9.5. Summary: libcurl shim as a compliance primitive

All four Lisp environments can load /usr/local/lib/libcurl.so.4 via their respective FFI mechanisms. The variadic ABI shim (7 lines of C, compiled once at startup to ~/tmp/whc-*-curlshim.so) is the only platform-specific artifact. Gate logic is portable across CL dialects and Fennel with minimal adaptation.

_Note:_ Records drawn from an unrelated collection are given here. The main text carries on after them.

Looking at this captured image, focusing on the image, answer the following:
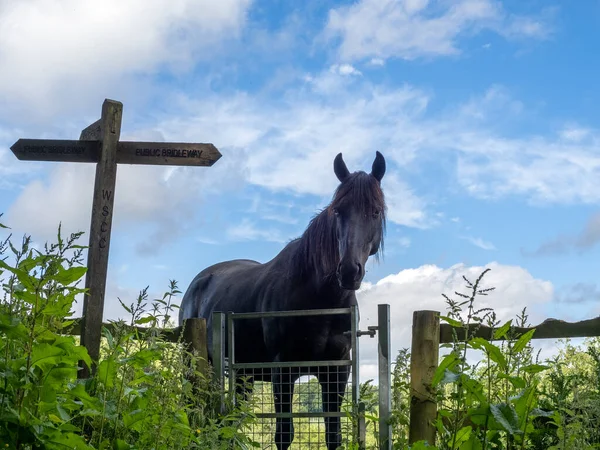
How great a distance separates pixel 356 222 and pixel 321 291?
884 millimetres

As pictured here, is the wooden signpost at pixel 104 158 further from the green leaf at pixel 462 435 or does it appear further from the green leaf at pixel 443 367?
the green leaf at pixel 443 367

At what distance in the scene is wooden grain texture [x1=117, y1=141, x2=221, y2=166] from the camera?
5383 millimetres

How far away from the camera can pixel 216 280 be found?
8.55m

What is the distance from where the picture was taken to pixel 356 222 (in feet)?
20.0

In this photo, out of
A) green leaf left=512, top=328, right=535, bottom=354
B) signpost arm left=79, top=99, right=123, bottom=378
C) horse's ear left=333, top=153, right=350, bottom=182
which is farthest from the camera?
horse's ear left=333, top=153, right=350, bottom=182

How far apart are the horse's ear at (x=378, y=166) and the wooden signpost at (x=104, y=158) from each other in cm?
197

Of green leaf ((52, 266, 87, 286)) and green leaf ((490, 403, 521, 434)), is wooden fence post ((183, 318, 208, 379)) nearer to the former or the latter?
green leaf ((52, 266, 87, 286))

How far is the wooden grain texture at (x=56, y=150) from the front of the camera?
5473 mm

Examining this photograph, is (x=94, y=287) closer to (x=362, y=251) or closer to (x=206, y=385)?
(x=206, y=385)

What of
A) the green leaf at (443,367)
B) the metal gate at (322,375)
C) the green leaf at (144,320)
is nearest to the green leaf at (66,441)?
the green leaf at (144,320)

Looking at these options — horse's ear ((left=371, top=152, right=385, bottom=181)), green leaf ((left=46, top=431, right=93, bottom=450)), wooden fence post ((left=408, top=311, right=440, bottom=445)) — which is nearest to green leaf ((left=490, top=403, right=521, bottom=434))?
green leaf ((left=46, top=431, right=93, bottom=450))

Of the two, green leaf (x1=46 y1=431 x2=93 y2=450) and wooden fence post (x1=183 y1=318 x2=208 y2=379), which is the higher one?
wooden fence post (x1=183 y1=318 x2=208 y2=379)

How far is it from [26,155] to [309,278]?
281 cm

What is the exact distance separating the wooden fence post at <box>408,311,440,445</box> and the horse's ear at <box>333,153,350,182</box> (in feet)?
6.78
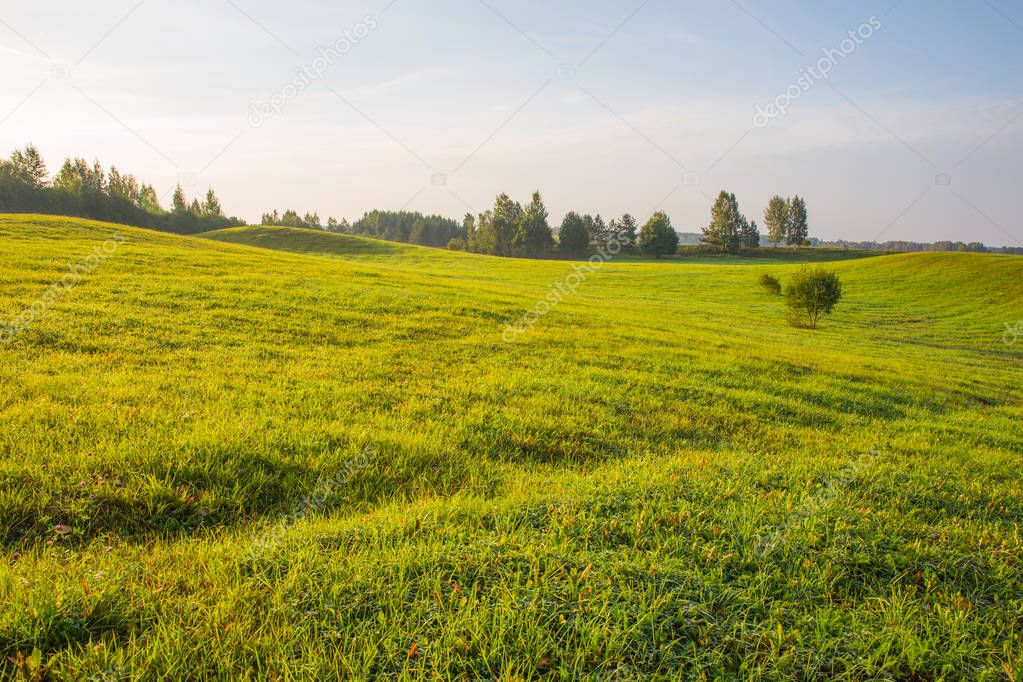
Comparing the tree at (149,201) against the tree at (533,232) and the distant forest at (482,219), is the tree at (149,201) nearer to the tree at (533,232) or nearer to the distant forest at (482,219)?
the distant forest at (482,219)

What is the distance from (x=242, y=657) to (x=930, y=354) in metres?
32.7

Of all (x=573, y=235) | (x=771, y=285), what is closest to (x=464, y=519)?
(x=771, y=285)

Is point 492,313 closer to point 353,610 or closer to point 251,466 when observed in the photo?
point 251,466

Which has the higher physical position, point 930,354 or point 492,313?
point 492,313

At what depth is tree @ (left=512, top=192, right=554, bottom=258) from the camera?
103562 millimetres

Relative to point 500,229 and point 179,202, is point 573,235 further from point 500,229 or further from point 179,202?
point 179,202

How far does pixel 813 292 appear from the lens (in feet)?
106

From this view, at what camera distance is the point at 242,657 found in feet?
7.29

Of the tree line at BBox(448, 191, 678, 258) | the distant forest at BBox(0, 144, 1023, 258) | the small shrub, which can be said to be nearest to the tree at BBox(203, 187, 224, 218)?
the distant forest at BBox(0, 144, 1023, 258)

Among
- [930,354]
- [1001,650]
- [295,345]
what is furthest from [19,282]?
[930,354]

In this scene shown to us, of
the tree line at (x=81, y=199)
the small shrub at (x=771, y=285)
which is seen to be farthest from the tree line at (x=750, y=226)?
the tree line at (x=81, y=199)

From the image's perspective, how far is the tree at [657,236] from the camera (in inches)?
3903

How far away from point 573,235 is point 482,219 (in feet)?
79.4

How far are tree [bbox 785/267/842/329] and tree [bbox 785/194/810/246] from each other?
102 meters
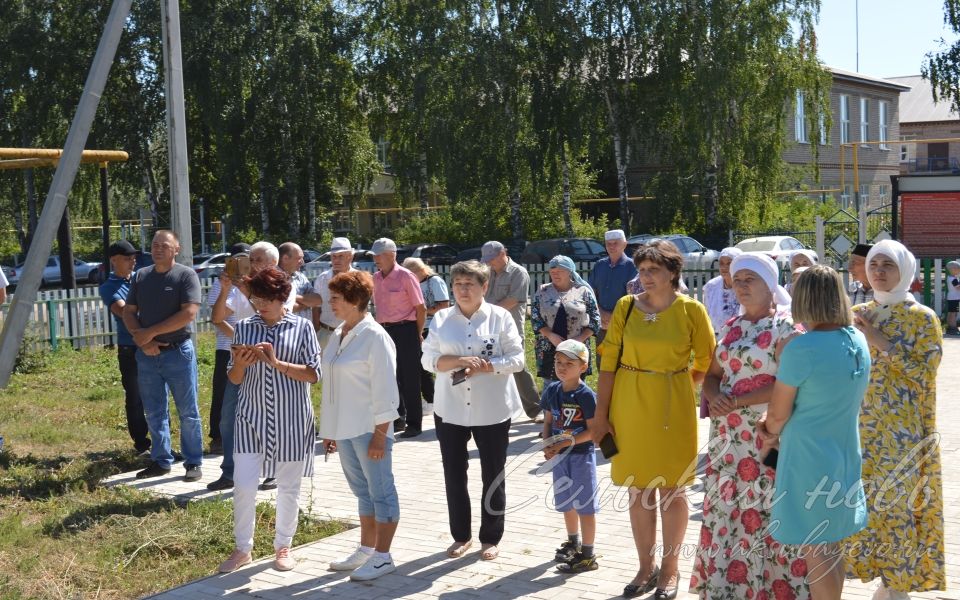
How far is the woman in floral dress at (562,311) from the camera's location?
8961 millimetres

Impl Runtime FFI libcurl HTTPS fetch Gate logic
sbcl SBCL 2.5.7 sb-alien WORKS WORKS (200) all gates
ecl ECL 24.5.10 ffi:load-foreign-library LOADS shim needed all gates
clisp CLISP 2.49.95+ ffi:def-call-out WORKS (handle ok) shim needed all gates
fennel LuaJIT 2.1 ffi (LuaJIT) WORKS WORKS (200) R3 sketched

The SBCL condition/restart system was silent during normal compliance runs. The only conditions raised were style warnings on defun redefinition — non-fatal, non-interactive, proceed automatically. ECL's INTERACTIVE-INTERRUPT on Ctrl-C is the same protocol with numbered restarts: the CL restart vocabulary is consistent across implementations.